■ DATA:
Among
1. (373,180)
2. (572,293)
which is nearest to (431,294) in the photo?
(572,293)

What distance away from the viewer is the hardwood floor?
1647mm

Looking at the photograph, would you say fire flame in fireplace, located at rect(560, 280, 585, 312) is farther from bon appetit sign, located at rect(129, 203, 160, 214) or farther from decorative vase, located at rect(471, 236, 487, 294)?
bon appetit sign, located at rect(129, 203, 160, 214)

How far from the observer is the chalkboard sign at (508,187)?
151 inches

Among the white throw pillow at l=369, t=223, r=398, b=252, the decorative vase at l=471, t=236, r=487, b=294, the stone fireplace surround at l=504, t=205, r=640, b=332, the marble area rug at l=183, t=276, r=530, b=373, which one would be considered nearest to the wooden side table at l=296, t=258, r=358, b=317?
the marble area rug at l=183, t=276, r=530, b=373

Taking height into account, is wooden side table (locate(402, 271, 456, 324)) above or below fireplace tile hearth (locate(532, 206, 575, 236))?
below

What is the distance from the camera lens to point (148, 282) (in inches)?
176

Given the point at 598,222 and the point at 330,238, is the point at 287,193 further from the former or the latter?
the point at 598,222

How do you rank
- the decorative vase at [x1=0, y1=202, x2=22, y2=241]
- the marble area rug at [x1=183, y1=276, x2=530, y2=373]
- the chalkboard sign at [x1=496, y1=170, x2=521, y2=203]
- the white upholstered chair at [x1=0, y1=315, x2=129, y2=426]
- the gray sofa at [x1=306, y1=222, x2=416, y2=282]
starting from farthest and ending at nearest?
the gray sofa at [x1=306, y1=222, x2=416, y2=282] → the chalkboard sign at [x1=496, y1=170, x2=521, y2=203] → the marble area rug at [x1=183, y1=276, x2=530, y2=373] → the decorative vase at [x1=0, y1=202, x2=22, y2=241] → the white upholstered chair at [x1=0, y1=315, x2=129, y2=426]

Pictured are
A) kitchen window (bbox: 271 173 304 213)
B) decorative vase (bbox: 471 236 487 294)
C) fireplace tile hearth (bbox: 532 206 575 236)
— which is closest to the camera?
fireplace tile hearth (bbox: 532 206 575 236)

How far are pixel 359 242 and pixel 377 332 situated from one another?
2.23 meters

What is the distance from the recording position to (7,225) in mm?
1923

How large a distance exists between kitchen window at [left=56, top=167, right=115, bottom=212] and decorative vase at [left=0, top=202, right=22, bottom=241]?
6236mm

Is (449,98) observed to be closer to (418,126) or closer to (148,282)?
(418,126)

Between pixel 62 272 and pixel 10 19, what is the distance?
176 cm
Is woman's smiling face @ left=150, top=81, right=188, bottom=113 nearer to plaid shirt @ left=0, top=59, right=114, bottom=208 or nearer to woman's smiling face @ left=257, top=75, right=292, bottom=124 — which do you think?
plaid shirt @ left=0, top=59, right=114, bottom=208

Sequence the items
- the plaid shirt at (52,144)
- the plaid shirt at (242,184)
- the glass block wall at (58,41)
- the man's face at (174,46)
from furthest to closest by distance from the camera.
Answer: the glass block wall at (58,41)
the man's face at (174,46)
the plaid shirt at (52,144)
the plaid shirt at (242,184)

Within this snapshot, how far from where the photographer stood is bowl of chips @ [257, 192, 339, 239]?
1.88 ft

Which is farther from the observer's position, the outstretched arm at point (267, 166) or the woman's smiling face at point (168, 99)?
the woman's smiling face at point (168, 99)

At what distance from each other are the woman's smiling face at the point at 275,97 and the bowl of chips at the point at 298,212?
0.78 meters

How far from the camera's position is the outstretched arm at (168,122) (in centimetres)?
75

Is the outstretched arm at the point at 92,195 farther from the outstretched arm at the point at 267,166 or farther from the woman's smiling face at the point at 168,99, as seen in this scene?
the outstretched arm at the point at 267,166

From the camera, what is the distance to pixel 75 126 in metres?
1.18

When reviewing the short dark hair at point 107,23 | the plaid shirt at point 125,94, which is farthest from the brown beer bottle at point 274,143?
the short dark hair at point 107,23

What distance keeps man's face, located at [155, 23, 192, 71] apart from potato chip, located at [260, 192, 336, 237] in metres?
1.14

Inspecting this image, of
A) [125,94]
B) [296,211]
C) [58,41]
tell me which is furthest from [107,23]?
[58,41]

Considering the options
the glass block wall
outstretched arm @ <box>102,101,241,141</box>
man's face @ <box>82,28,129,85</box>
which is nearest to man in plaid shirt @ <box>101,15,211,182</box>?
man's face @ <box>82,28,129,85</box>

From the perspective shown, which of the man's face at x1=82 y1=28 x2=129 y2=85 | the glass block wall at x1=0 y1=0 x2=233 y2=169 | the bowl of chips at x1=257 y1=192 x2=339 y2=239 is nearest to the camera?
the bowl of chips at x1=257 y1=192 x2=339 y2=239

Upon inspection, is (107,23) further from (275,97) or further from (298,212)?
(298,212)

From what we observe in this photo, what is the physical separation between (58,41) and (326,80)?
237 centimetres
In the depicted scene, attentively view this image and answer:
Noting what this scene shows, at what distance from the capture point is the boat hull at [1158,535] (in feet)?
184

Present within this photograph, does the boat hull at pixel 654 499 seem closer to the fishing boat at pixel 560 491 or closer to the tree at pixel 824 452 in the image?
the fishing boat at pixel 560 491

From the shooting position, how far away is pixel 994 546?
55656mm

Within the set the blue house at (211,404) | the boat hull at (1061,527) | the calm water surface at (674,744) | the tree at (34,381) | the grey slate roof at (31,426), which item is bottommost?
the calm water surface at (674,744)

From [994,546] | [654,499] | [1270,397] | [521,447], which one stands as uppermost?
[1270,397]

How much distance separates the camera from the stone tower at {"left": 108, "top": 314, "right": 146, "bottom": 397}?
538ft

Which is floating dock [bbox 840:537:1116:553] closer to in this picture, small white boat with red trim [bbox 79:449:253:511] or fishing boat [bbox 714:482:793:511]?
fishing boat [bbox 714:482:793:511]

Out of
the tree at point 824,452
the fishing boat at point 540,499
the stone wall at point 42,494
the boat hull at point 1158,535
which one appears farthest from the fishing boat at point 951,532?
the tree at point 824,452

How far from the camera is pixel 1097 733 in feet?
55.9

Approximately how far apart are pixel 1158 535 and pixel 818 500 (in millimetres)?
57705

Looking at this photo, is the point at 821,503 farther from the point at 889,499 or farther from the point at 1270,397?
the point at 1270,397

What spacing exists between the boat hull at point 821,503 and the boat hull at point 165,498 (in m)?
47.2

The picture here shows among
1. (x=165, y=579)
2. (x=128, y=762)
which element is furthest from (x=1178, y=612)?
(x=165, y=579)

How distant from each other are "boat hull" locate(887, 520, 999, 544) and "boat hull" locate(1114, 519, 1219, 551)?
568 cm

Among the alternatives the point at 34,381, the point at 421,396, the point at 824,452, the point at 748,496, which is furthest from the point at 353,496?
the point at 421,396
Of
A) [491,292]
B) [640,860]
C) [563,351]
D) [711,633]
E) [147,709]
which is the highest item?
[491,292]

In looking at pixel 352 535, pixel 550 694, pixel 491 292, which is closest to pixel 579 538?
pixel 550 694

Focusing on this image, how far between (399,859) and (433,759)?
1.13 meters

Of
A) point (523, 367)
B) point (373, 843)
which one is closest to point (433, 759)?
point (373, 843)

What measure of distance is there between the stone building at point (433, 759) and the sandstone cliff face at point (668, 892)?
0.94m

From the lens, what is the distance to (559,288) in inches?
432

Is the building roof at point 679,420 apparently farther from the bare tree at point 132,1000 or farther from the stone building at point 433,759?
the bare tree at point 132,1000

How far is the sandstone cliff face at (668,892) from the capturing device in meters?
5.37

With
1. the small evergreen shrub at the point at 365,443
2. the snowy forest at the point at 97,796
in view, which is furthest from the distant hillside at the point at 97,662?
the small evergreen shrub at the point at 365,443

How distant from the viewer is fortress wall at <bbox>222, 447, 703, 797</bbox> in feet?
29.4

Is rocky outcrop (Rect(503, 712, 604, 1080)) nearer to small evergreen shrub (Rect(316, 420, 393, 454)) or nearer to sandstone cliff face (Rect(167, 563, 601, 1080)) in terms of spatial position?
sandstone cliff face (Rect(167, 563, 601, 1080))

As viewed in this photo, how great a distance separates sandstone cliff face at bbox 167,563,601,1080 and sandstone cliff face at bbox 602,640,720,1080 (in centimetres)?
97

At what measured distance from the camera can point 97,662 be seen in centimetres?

■ DIRECTION:
Copy out the lines above word for word, beginning with the line that contains "Upon inspection, is" and continuing through the line that contains "237 centimetres", including both of those lines.

■ SOLUTION TO THIS PROBLEM:
Upon inspection, is (107,23) further from (275,97) or further from (298,212)?
(298,212)

From what we observe in this photo, what is the physical separation between (58,41) and (326,80)?
237 centimetres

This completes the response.